Entries follow. Set all of them down as they stand.

---+---

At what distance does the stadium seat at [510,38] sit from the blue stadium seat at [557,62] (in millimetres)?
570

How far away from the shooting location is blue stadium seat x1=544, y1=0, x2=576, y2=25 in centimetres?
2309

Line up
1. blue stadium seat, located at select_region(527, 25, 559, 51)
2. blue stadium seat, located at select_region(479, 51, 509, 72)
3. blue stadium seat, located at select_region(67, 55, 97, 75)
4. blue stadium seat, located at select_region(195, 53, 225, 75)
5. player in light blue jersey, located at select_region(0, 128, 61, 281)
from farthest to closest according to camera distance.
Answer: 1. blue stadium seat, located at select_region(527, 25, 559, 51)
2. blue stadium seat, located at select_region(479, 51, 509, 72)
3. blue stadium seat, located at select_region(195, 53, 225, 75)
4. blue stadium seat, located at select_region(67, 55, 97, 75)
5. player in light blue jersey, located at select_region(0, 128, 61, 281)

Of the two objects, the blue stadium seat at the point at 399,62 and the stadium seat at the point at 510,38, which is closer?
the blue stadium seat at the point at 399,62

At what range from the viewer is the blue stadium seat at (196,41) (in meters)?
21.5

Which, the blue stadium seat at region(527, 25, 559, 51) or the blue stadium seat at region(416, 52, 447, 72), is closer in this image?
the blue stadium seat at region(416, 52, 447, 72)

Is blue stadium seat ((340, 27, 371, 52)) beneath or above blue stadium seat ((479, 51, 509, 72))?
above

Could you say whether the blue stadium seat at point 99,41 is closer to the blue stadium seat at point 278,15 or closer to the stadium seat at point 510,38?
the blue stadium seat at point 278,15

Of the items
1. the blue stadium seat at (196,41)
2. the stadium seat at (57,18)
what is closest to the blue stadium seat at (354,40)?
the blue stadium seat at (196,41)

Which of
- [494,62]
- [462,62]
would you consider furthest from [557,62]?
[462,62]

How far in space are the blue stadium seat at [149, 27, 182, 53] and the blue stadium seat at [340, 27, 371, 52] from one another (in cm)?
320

---+---

▶ Complete output:
At what distance does the stadium seat at [510,38] sit from the blue stadium seat at [557,62] (in millimetres)?
570

How far away from the shooting location is blue stadium seat x1=544, y1=0, x2=576, y2=25 in centimetres?
2309

Line up
1. blue stadium seat, located at select_region(527, 25, 559, 51)
2. blue stadium seat, located at select_region(479, 51, 509, 72)
3. blue stadium seat, located at select_region(67, 55, 97, 75)
4. blue stadium seat, located at select_region(195, 53, 225, 75)
5. player in light blue jersey, located at select_region(0, 128, 61, 281)
from farthest to closest according to camera distance.
Answer: 1. blue stadium seat, located at select_region(527, 25, 559, 51)
2. blue stadium seat, located at select_region(479, 51, 509, 72)
3. blue stadium seat, located at select_region(195, 53, 225, 75)
4. blue stadium seat, located at select_region(67, 55, 97, 75)
5. player in light blue jersey, located at select_region(0, 128, 61, 281)

Of the two objects, the blue stadium seat at the point at 399,62 and the stadium seat at the point at 510,38, which is closer?
the blue stadium seat at the point at 399,62

At what range from the viewer is the blue stadium seat at (196,41) (in meters)?
21.5

Which, the blue stadium seat at region(527, 25, 559, 51) or the blue stadium seat at region(416, 52, 447, 72), is closer in this image?
the blue stadium seat at region(416, 52, 447, 72)

Is blue stadium seat ((340, 27, 371, 52)) beneath or above blue stadium seat ((479, 51, 509, 72))?
above

Could you say whether the blue stadium seat at point 99,41 is closer to the blue stadium seat at point 278,15 or closer to the stadium seat at point 510,38?
the blue stadium seat at point 278,15

Of the items
1. the blue stadium seat at (196,41)
2. the stadium seat at (57,18)
what is closest to the blue stadium seat at (354,40)?
the blue stadium seat at (196,41)

Which of
- [494,62]
- [462,62]
would you consider furthest from [557,62]?
[462,62]

How far in space are the blue stadium seat at [149, 27, 182, 53] and the blue stadium seat at [340, 27, 371, 52] from one another (in cm)?
320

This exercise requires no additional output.